Come corollario, avevo un sacco di materiale per post.

Poi è successo. E i miei monologhi si sono trasformati in un ossessivo, vorticoso ruminare quell’unico argomento. Per mesi. Dialogare con me stessa è diventato disturbante, così, appena ho avuto le forze per svincolarmi, ho cercato ogni scusa per mettermi a tacere.
Senza accorgermene, sono diventata incapace di passare un minuto senza fare nulla – e un cellulare col wireless non aiuta. Controllo facebook anche mentre sono in bagno. Se mi sfiora un pensiero qualunque, lo invio per sms.
E’ così difficile starci di fronte da sola, ai pensieri, non sai mai se a quello poi se ne attaccherà un altro, e un altro ancora, fino a condurti là dove non vuoi arrivare.
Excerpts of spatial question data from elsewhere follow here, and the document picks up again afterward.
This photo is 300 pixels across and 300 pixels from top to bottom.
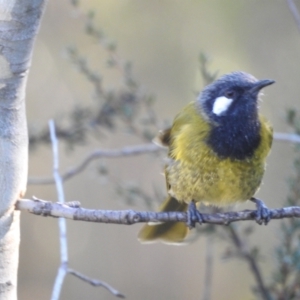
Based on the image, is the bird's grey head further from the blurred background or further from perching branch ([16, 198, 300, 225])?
the blurred background

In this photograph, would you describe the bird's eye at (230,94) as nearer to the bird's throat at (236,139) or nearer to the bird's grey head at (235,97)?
the bird's grey head at (235,97)

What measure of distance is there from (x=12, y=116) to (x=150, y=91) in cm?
393

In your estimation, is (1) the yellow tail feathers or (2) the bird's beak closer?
(2) the bird's beak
Ho iniziato a non sopportare la casa vuota, quella che avevo lottato per ottenere, e che una volta adoravo. Mi piaceva avere uno spazio liberissimo, dove potevo canticchiare, condire fette di pane e salmone o giocare con la pasta di sale. E, naturalmente, parlare da sola finché mi pareva.
Adesso questa casa cerco di riempirmela il più possibile, e quando sono costretta alla solitudine perlopiù mi attacco al computer, quella magnifica droga, o al limite studio a testa bassa, con meccanica determinazione.

Così, ho un po’ perso le coordinate. Mi si è ristretto lo sguardo, ho zoomato sui dettagli, sempre gli stessi, sempre più grandi, sempre più isolati dal resto, scollegati da un senso.